**AIM OF THE TASK**
Answer these questions using the New Orleans blog post:
(a) Which NPR program will soon air the commentary?
(b) On which avenue are the observation bleachers for parade crowds already up?
(c) On what day will small armies of garbage men clean up the mess?

**DOCUMENT EXCERPT**
Monday, January 19, 2009

My New Year's wish for New Orleans: if only we could govern as well as we party!

Mis queridos bloggers of cyberspace,

This is my first post in this new medium, and as we begin a season of mythic change at the U.S. capital under disturbing economical currents, I offer my "New Year's Wish" for the recovering city of New Orleans. This is the text of a commentary that will soon air on the NPR program "Latino USA" (latusa.org), and it will run in the Crescent City on the local public radio station WWNO/89.9 FM later this week as well.

cheers,

El Amigo blogger
www.torrestama.com


King Cakes are emerging from bakery ovens, the purple, green and gold is ubiquitously coloring our recovery landscape, and soon we will bear witness to the uncanny efficiency of local government meeting the daunting challenges in directing the massive performance spectacle called Mardi Gras in New Orleans. Preparations are already visible, and like carnival magic, the observation bleachers for the parade crowds are up on Saint Charles Avenue.

Processions large and small, funky and ostentatious will map out intricate routes, and cars will be towed immediately if they dare block the thoroughfares for the celebration. The millions of tourists we hope to join us will express communal awe at how well the city operates, and like atypical clockwork, small armies of garbage men will clean up the mountainous mess on the Ash Wednesday after Fat Tuesday.

**EXCERPTED RECORDS**
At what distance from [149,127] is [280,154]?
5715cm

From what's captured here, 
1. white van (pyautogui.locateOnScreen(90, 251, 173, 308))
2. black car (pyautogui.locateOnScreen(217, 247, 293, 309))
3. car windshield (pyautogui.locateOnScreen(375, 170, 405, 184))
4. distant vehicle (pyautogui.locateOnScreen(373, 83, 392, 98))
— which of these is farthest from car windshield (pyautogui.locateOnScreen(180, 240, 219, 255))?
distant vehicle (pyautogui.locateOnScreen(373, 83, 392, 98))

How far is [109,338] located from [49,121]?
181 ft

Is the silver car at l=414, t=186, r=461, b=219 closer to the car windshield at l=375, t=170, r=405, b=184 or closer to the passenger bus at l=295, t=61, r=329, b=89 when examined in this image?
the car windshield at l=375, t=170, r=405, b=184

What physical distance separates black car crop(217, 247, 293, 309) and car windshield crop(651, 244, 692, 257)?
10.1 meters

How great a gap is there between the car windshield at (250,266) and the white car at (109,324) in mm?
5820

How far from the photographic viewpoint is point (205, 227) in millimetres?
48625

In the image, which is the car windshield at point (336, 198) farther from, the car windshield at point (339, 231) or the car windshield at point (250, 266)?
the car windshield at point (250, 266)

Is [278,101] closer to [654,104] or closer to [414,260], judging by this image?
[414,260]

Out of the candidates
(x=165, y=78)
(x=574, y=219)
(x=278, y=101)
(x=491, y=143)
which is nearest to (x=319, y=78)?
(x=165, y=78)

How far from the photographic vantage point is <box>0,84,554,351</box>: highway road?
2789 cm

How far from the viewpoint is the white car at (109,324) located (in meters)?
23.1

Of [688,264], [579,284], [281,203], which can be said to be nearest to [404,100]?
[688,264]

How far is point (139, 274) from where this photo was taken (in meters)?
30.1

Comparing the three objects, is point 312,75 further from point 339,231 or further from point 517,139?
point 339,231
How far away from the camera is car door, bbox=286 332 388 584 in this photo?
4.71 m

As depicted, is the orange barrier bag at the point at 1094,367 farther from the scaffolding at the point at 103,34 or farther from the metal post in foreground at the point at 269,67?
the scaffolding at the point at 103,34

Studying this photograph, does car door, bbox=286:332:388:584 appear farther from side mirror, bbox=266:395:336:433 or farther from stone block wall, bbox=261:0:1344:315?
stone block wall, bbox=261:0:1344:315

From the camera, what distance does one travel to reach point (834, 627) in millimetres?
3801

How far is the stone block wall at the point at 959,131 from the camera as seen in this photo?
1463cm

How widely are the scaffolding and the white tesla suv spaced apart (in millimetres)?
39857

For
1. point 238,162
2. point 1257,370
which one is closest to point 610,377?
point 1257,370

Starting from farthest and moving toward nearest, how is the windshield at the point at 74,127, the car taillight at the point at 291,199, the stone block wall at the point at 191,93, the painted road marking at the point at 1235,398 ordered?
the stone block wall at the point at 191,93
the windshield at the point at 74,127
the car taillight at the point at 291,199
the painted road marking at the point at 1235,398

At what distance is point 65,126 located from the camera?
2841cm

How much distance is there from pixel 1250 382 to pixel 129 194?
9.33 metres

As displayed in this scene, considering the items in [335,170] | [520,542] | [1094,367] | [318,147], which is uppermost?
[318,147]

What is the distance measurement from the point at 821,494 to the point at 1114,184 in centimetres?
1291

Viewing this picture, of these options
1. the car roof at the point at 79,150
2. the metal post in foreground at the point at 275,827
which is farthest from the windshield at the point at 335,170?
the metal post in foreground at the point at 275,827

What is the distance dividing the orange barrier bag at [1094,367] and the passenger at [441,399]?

**SOLUTION TO THIS TASK**
(a) "Latino USA"
(b) Saint Charles Avenue
(c) Ash Wednesday, after Fat Tuesday